Los promotores de la jornada de víctimas de eta y los gal dicen que su suspensión es una “maniobra de censura política previa”


El actor Carlos Olalla, que colabora con la parroquia San Carlos Borromeo en la organización del encuentro que iba a celebrarse el próximo día 29 en el Congreso de los Diputados entre víctimas de ETA y los GAL, dijo este martes que la suspensión del evento es “una maniobra de censura política y además de censura previa porque, según el reglamento del Congreso, quienes son responsables del contenido de este tipo de encuentros son los grupos parlamentarios que los convocan”.
En declaraciones a Servimedia, Olalla anunció que el acto se celebrará “igualmente” en otro recinto, manteniendo el día y la hora. En su opinión, decisiones como la asumida por la Cámara Baja (respaldada por PP, PSOE, UPyD y UPN) contribuyen a “retrasar” la paz y responden a los intereses políticos “de una serie de partidos que saben que cuanto más aticen el fuego del odio y de la venganza y busquen la paz de vencedores y vencidos van a tener más votos en el resto del Estado”, a cambio de sacrificar Cataluña y el País Vasco “como si fueran los peones de una partida política”.
La jornada, que lleva por título ‘En favor de la paz y la convivencia en Euskal Herria’, estaba organizada por el Centro Pastoral San Carlos Borromeo de Madrid, conocido como “la parroquia roja” del barrio de Vallecas, que ya convocó una cita similar el año pasado.

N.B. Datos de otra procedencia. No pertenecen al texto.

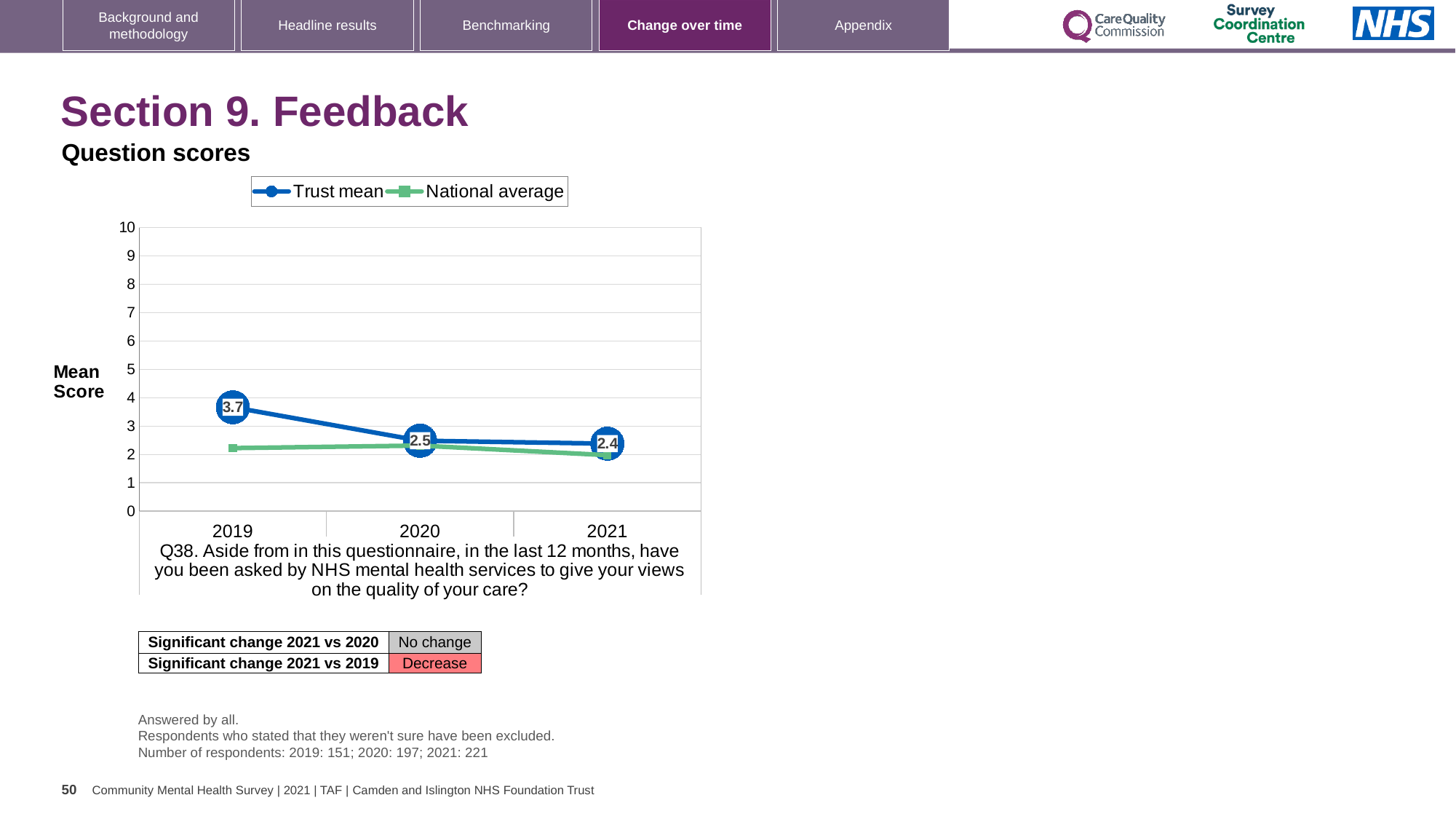
What is the Trust mean score for 2020? 2.5 Does the Trust mean score rise or fall from 2019 to 2021? fall In which year is the Trust mean score lowest? 2021 In which year is the Trust mean score highest? 2019 Which is larger, the Trust mean score in 2019 or in 2020? 2019 What kind of chart is shown on the slide? line chart What is the difference between the Trust mean score in 2019 and in 2021? 1.3 What is the Trust mean score for 2021? 2.4 What is the Trust mean score for 2019? 3.7 How many series does the legend list? 2 Is the National average value for 2019 greater or less than 3? less How many years are plotted on the x axis? 3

En esta ocasión, 42 diputados de cuatro grupos parlamentarios (PNV, CiU, La Izquierda Plural y el Grupo Mixto) respaldaron que la iniciativa se celebrase en la sala Ernest Lluch del Congreso.
Olalla también calificó de “aberración” que se impida la jornada, lo que, desde su perspectiva indica “quiénes están a favor de la paz y quiénes no”. Asimismo reprochó al Congreso que haga caso a la asociación de víctimas del terrorismo Dignidad y Justicia para cancelar la actividad porque otras víctimas de ETA o del GAL también tienen “el mismo derecho” de alzar su voz.
“Ya está bien de que haya unas asociaciones instrumentalizadas monopolizando el colectivo de víctimas. Las víctimas son un colectivo muchísimo más amplio que el que está representado por estas asociaciones y lo único que están haciendo es generar odio y diferencia y no están apostando por la paz”, añadió.
“Que estas asociaciones, lejos de buscar la paz, están buscando la venganza y una paz de vencedores y vencidos, sean las que marcan la agenda política de este país, nos parece algo muy peligroso”, concluyó.